I can answer questions about disability definitions and criteria for services, the Individuals with Disabilities Education Act 2004, No Child Left Behind, 504 plans, how to craft an IEP that drives the appropriate services, school placement, dispute options, and least restrictive environment. I worked in the public school system as a special educator and am now in private consulting practice where we assist parents as they navigate the special education process. I have expertise in all educational disabilities except blind/visual impairments and deaf/hard of hearing. This includes ADHD and other health impairments, medical conditions, dyslexia and learning disabilities, Autism, emotional disabilities, language processing problems, and interfering behaviors.


10 years as special educator and administrator in public school system; Director of ABCs for Life Success since 1998; Expert services such as analysis and testimony; Author: Special Needs Advocacy Resource Book: What you can do now to advocate for your exceptional child's education; Special Needs Advocacy Training Institute; internet radio show Teach Your Children Well: Hot Topics in Education; author School Success for Kids with Emotional and Behavioral Disorders released March 2010 (Prufrock Press).

Masters in Special Education with Emphasis on Inclusive Education (Johns Hopkins University); Special Education (James Madison University); Conduct training for Universities, public and private schools, parent groups. Adjunct professor current George Washington University and prior George Mason University.

(Stored items from a collection)
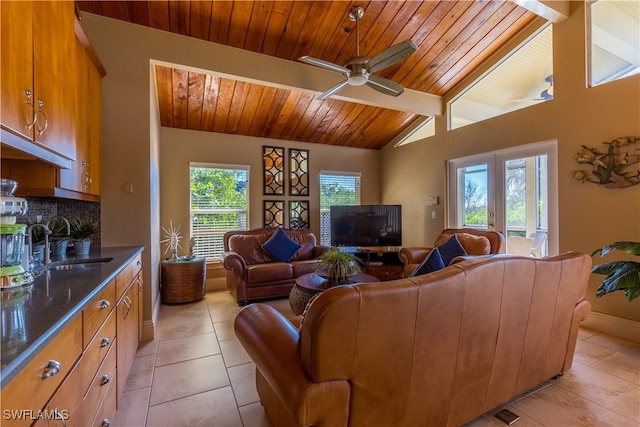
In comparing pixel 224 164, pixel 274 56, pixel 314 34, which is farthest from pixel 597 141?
pixel 224 164

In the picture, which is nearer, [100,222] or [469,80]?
[100,222]

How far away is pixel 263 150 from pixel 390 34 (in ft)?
8.94

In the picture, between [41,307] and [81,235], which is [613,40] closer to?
[41,307]

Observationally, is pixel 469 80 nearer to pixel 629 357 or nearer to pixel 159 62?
pixel 629 357

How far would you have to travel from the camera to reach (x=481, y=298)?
136 cm

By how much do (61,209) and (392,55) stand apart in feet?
10.5

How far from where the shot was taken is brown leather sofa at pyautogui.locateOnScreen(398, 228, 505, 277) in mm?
3549

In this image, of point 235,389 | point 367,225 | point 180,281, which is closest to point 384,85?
point 367,225

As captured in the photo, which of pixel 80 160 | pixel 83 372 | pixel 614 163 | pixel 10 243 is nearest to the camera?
pixel 83 372

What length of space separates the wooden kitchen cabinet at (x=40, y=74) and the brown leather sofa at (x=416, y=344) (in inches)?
54.7

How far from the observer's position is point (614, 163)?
275 centimetres

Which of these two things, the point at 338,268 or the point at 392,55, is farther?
the point at 338,268

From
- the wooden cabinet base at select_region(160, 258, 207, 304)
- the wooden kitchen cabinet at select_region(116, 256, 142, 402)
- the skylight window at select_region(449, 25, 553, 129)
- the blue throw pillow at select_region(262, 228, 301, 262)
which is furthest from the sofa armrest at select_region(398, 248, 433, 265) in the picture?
the wooden kitchen cabinet at select_region(116, 256, 142, 402)

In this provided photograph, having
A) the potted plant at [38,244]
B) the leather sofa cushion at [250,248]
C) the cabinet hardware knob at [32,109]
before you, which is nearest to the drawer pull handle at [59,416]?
the cabinet hardware knob at [32,109]
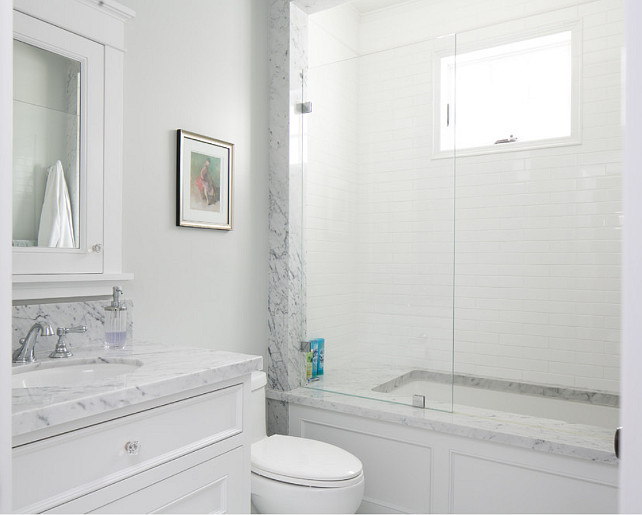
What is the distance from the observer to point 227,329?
229 centimetres

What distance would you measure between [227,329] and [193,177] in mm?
735

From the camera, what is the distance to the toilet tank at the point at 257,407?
2.09 meters

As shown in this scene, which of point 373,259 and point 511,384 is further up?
point 373,259

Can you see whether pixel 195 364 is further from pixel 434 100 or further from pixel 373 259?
pixel 434 100

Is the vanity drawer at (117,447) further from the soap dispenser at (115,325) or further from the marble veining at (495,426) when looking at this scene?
the marble veining at (495,426)

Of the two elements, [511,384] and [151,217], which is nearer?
[151,217]

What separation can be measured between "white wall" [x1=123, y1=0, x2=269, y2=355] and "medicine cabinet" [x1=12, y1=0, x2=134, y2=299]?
0.09 m

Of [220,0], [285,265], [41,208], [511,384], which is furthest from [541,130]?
[41,208]

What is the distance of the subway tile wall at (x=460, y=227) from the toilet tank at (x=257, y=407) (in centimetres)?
53

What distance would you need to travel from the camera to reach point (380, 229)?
7.91 ft

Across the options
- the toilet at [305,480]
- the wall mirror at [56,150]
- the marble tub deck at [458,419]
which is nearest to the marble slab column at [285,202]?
the marble tub deck at [458,419]

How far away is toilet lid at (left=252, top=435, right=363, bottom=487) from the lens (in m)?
1.75

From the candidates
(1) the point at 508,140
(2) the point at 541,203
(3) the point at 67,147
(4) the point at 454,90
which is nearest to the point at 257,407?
(3) the point at 67,147

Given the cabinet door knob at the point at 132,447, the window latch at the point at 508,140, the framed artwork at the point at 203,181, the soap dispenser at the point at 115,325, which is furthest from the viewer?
the window latch at the point at 508,140
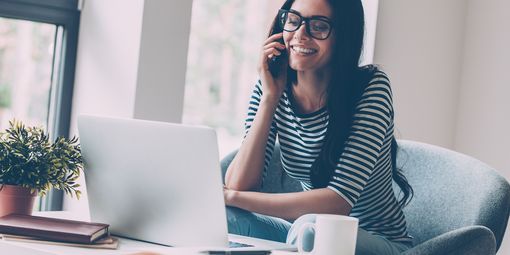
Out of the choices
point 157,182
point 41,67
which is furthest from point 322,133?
point 41,67

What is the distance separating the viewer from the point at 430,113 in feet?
11.9

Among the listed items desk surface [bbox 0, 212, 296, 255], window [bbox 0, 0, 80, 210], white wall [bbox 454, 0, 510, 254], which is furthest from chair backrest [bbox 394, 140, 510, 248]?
white wall [bbox 454, 0, 510, 254]

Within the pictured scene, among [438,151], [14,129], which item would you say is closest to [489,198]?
[438,151]

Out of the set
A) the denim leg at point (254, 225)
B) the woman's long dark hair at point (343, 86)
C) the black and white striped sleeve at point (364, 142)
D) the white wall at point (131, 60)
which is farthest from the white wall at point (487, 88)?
the denim leg at point (254, 225)

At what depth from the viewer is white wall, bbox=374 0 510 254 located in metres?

#### WORK ORDER
In the text about special education consulting, since what year has the writer been Director of ABCs for Life Success?

#### THE COMPLETED TASK
Since 1998.